16. The method as recited in claim 11 further including:

forming a gate layer over said gate dielectric layer;

patterning said gate layer and said gate dielectric layer into a plurality of transistor gates;

forming source/drains in well regions associated with each of said plurality of said transistor gates, said well region being located in said semiconductor substrate and between isolations regions located between said transistor gates;

forming dielectric layers over said transistor gates; and

forming interconnects in and between said dielectric layers to interconnect said transistor gates to form an operative integrated circuit.

17. A semiconductor device having a predetermined gate leakage, comprising;

a semiconductor substrate; and

a gate dielectric layer located over said semiconductor substrate, said gate dielectric layer having a concentration of nitrogen therein that ranges from about 5% to about 15% and an equivalent oxide thickness that ranges from about 1.0 nm to about 1.5 nm and wherein a gate leakage of said gate dielectric layer is less than about 100 A/cm2.

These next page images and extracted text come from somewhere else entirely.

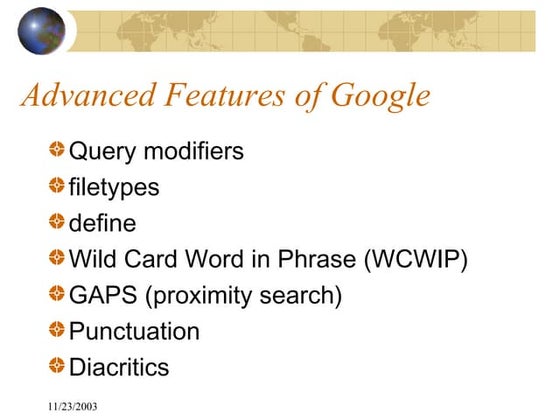 Advanced Features of Google

Query modifiers
filetypes
define
Wild Card Word in Phrase (WCWIP)
GAPS (proximity search)
Punctuation
Diacritics

11/23/2003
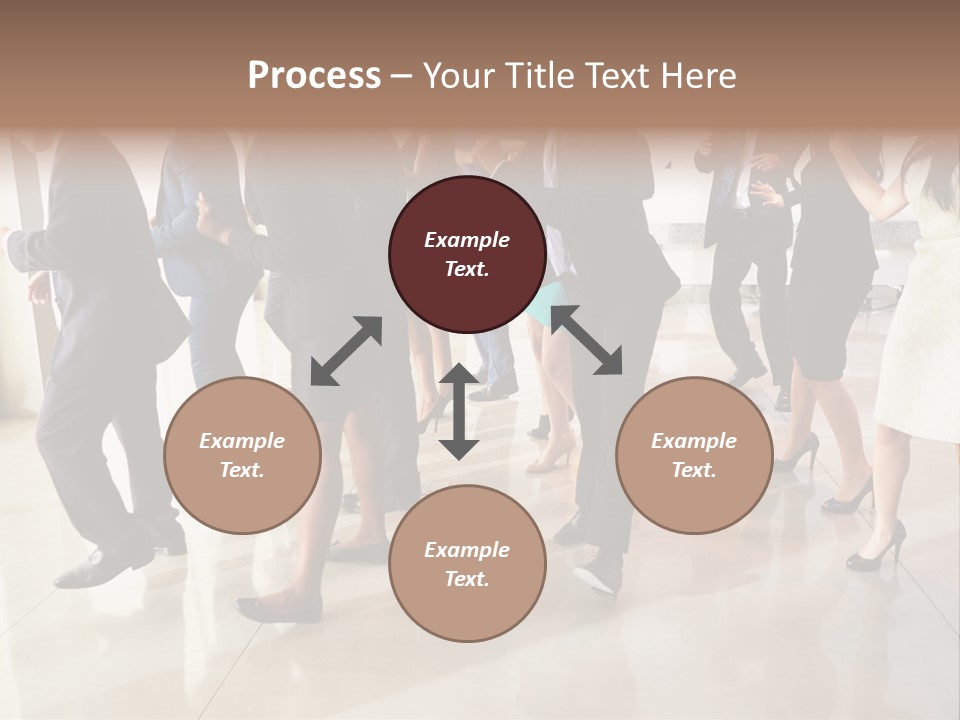 Process – Your Title Text Here

Example Text.

Example Text.

Example Text.

Example Text.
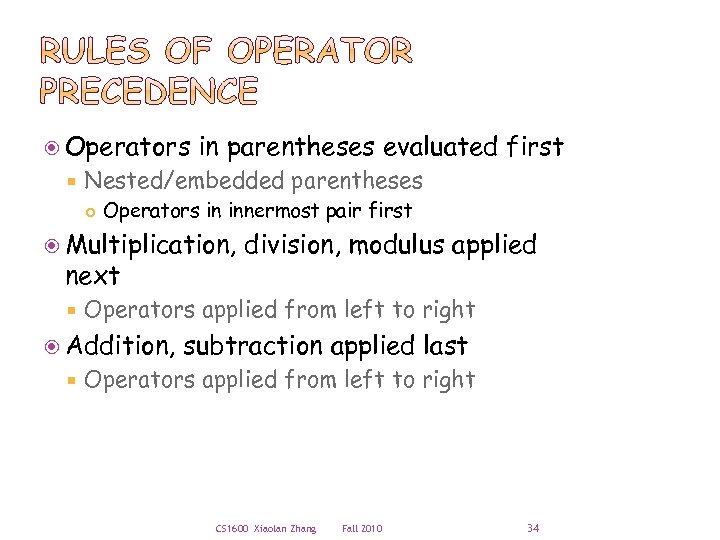 RULES OF OPERATOR PRECEDENCE

Operators in parentheses evaluated first

Nested/embedded parentheses

Operators in innermost pair first

Multiplication, division, modulus applied next

Operators applied from left to right

Addition, subtraction applied last

Operators applied from left to right

CS1600 Xiaolan Zhang Fall 2010 34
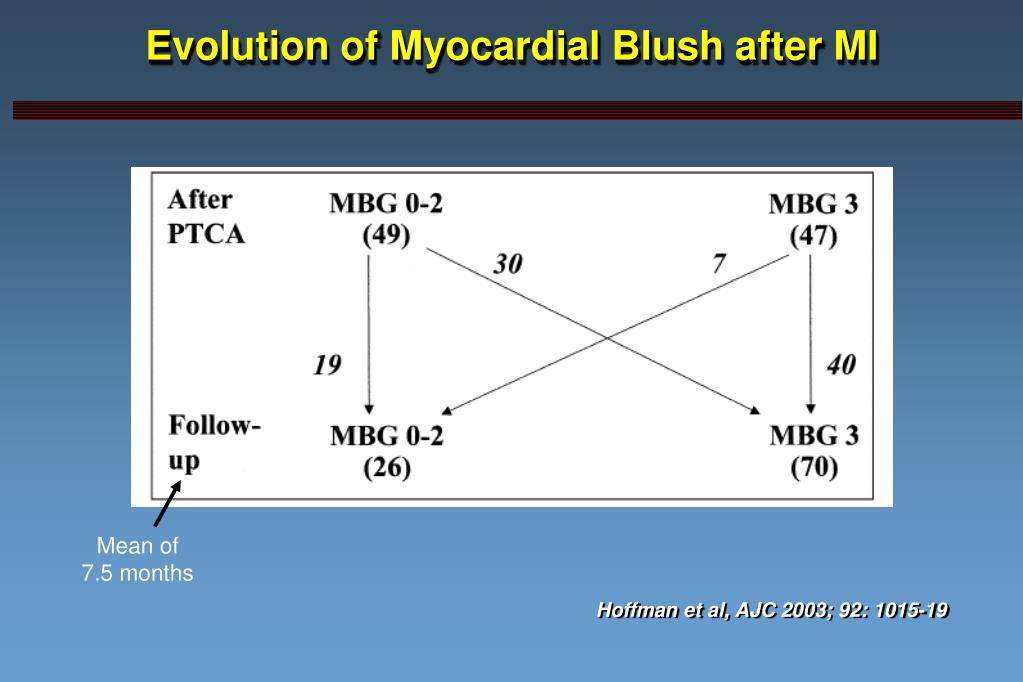 Evolution of Myocardial Blush after MI

After PTCA

MBG 0-2 (49)

MBG 3 (47)

30

7

19

40

Follow-up

MBG 0-2 (26)

MBG 3 (70)

Mean of 7.5 months

Hoffman et al, AJC 2003; 92: 1015-19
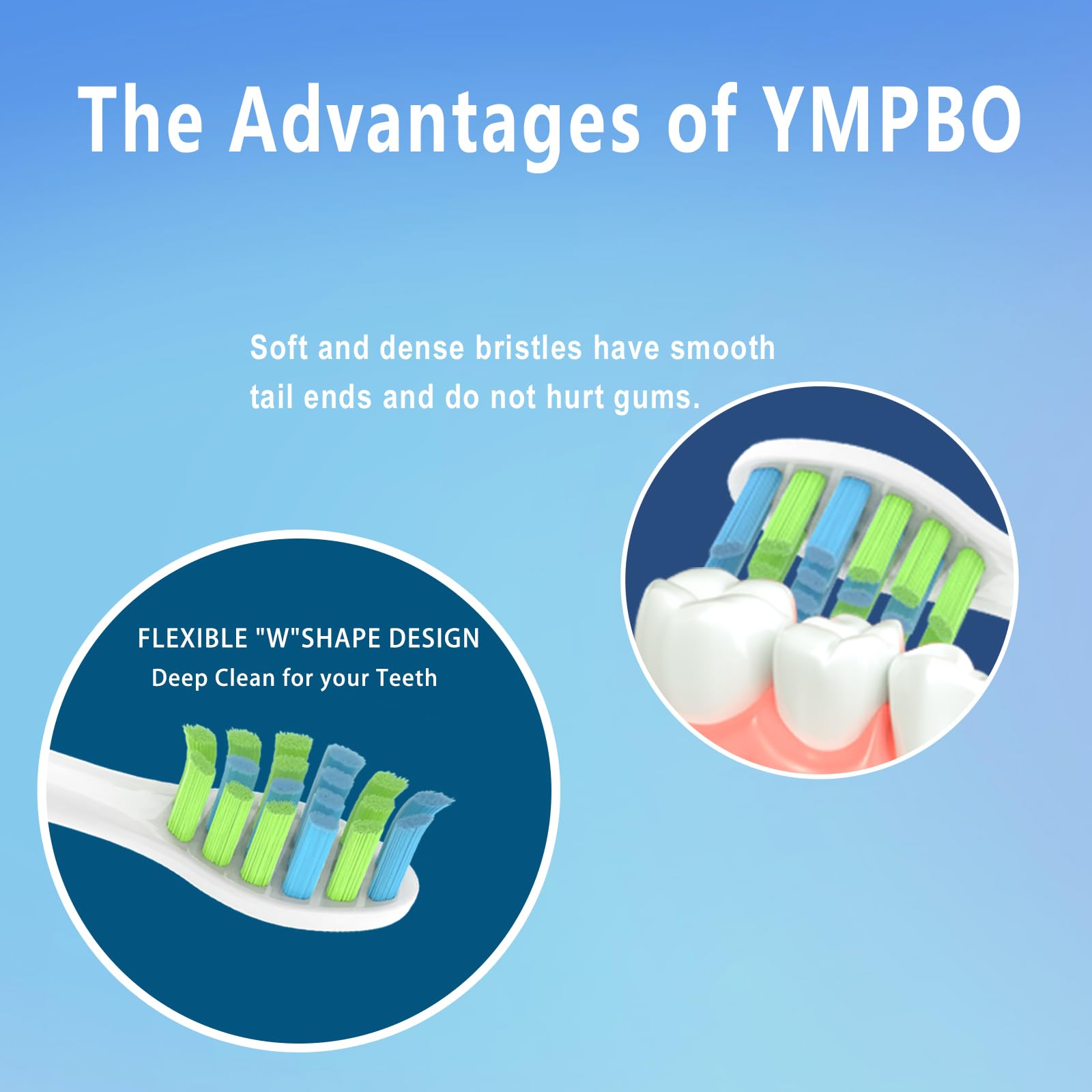 The Advantages of YMPBO

Soft and dense bristles have smooth tail ends and do not hurt gums.

FLEXIBLE "W"SHAPE DESIGN
Deep Clean for your Teeth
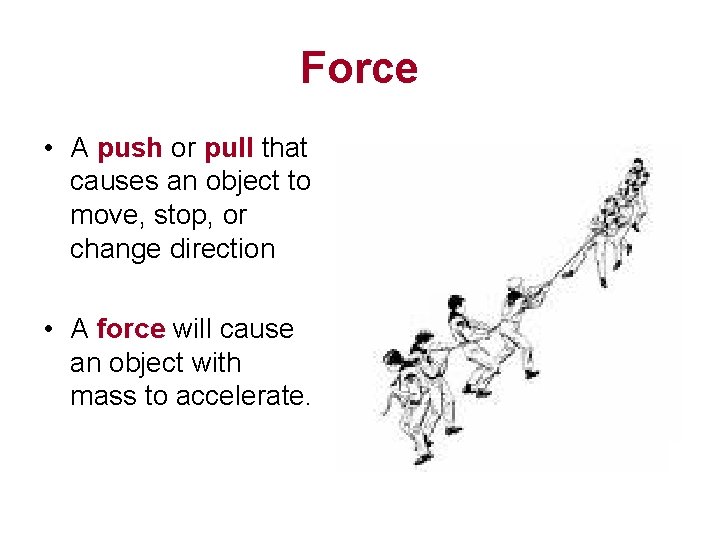 Force

• A push or pull that causes an object to move, stop, or change direction

• A force will cause an object with mass to accelerate.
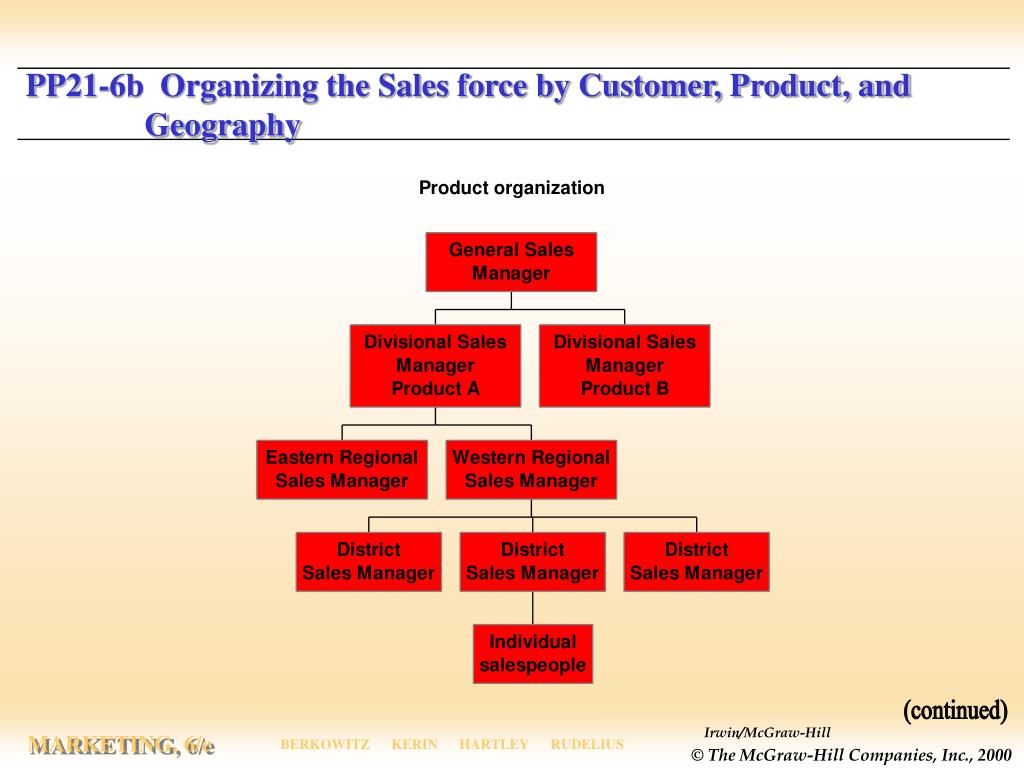 PP21-6b Organizing the Sales force by Customer, Product, and Geography

Product organization

General Sales Manager

Divisional Sales Manager Product A

Divisional Sales Manager Product B

Eastern Regional Sales Manager

Western Regional Sales Manager

District Sales Manager

District Sales Manager

District Sales Manager

Individual salespeople

(continued)

MARKETING, 6/e

BERKOWITZ KERIN HARTLEY RUDELIUS

Irwin/McGraw-Hill

© The McGraw-Hill Companies, Inc., 2000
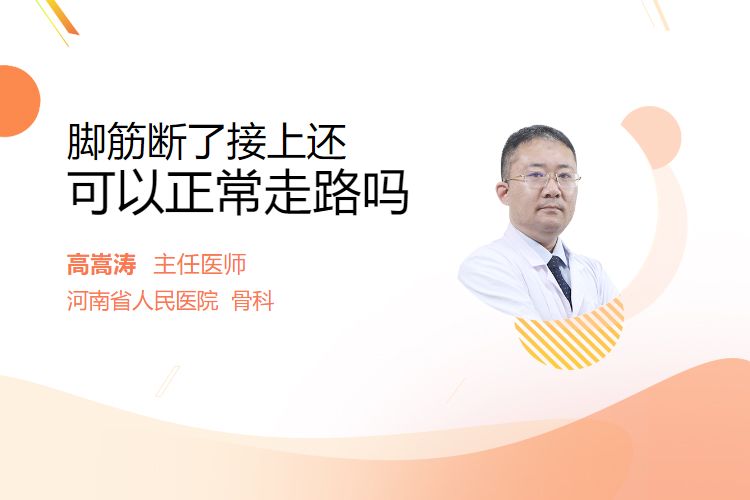 脚筋断了接上还
可以正常走路吗

高嵩涛 主任医师
河南省人民医院 骨科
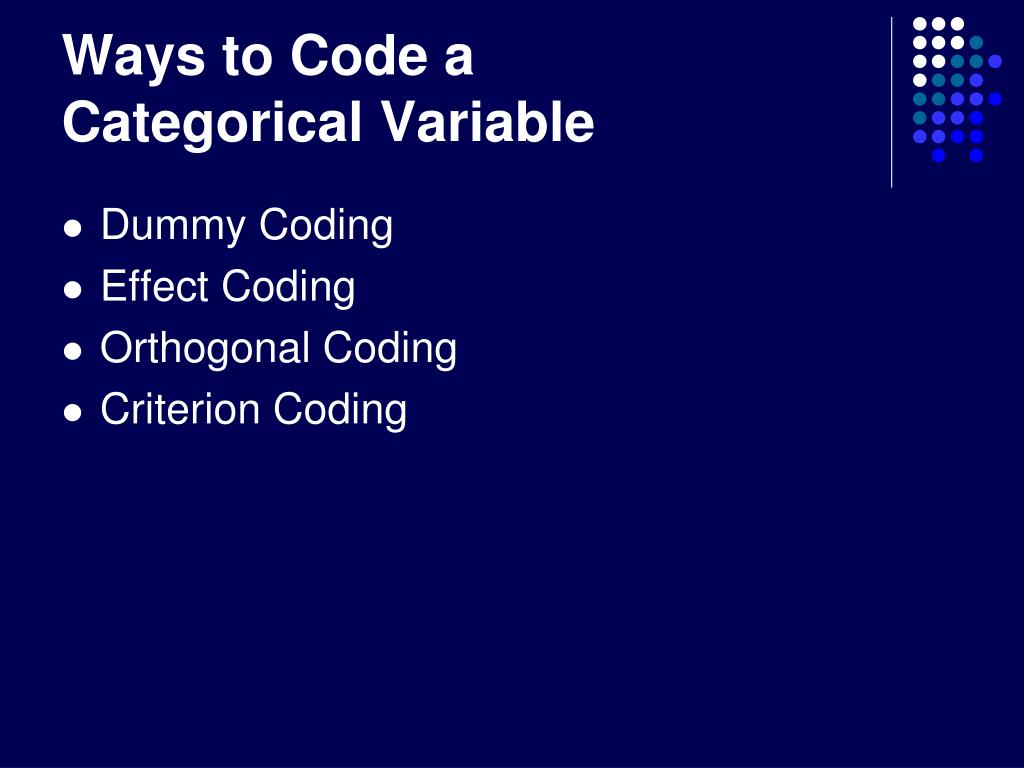 Ways to Code a Categorical Variable

- Dummy Coding
- Effect Coding
- Orthogonal Coding
- Criterion Coding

18. The semiconductor device as recited in claim 17 wherein a concentration of said nitrogen is about 11% and said gate leakage ranges from about 30 A/cm2 to 40 A/cm2.

19. The semiconductor device as recited in claim 17 wherein said gate leakage ranges from about 30 A/cm2 to about 80 A/cm2.

20. The semiconductor device as recited in claim 17 wherein a concentration of said nitrogen is about 8% and said gate leakage is about 80 A/cm2.